Randy Newman has release a new collection of his songs, the first in almost a decade, and it is wonderful. The first “album” I’ve bought in many years.

He recently performed four of the tracks for NPR’s Tiny Desk Concert and it’s a great showcase of Newman’s talent as both a song writer and performer.

Although the song “Putin” is the one that seems to be getting lots of attention, my favorite, both in this performance and the album, is “It’s a Jungle Out There”. Newman has taken his fun, character-appropriate theme from the TV show “Monk” and turned it into an also fun but very satirical reflection on the paranoia (possibly justified) of modern life.

I could be wrong now… but I don’t think so.

The Funny Side of Standardized Testing

In 18 minutes, John Oliver completely tears apart the culture of standardized testing now sucking up far too much instructional time and student attention in our schools. I think he spends more time discussing Pearson’s malpractice than all the news channels combined did in the past year.

There’s not much more you can say.

Word Play

In the world of politics, “liberal” is generally considered the opposite of “conservative”.

Liberals often refer to themselves as “progressives” and the dictionary says “open-minded” is a synonym for liberal.

So, does that mean the opposite of those terms, “regressive” and “close-minded” would be synonyms for conservative? 

Sorry.

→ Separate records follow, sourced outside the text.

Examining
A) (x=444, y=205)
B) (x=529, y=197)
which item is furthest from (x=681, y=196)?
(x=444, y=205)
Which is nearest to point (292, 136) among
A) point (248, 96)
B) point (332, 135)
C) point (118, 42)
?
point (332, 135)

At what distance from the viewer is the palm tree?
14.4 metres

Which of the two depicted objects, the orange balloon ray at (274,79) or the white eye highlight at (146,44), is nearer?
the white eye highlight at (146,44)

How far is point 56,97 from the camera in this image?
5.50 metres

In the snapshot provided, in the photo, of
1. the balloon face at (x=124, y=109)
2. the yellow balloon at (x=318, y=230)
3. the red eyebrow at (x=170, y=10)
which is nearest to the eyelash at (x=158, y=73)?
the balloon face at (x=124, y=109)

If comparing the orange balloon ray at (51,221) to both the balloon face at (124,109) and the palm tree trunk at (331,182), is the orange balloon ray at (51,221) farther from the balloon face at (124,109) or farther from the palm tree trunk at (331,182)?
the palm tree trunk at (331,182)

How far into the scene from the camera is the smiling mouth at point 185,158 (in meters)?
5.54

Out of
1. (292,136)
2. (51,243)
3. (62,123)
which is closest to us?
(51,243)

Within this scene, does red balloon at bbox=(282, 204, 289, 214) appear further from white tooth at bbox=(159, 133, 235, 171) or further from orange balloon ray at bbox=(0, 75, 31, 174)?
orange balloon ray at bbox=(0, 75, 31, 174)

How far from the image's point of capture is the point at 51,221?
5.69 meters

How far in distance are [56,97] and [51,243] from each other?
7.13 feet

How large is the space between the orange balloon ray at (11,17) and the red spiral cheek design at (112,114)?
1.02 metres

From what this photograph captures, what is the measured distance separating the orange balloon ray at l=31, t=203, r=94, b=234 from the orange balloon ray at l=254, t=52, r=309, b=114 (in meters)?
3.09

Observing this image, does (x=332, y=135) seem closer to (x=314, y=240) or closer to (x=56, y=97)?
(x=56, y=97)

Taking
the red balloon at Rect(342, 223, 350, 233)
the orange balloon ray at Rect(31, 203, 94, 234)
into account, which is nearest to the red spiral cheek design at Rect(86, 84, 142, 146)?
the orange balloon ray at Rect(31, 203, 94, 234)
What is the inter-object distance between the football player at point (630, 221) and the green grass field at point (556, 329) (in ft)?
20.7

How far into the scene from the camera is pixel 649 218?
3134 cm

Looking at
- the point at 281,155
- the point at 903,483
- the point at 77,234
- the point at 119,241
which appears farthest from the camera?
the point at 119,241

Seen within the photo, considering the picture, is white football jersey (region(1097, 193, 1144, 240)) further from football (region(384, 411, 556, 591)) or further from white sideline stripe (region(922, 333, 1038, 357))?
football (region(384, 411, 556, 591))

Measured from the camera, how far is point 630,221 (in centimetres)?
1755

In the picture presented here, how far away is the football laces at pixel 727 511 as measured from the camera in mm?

Just some thoughts that keep jumping into my head as I consume the news.

Of course, as someone who majored in math, not English, I could have my etymology all screwed up.

Maybe the conclusion of my syllogism only applies to severe conservatives.

Revealing the Science Conspiracy

In a well-written and very funny six minutes, Daily Show correspondent Aasif Mandvi demonstrates why the best efforts of science educators are being undermined by adult stupidity.

Why does any thinking person listen to that woman? Oh, yeah, I forgot. She’s on Fox “news”, where science is whatever the script writers say it is.

Greedy Teachers and Diane Ravitch

Jon Stewart does another great job of putting the greedy demands of teachers in context compared to those poor, abused hedge fund managers.

Of course, those talking heads whose clueless pronouncements were used in the piece are only listening to themselves, and on occasion, to each other.

Stewart’s guest on the same program was Diane Ravitch.

This is a voice that needs to be heard frequently on those channels claiming to present news and information, not just for eight minutes on a half-hour news satire show.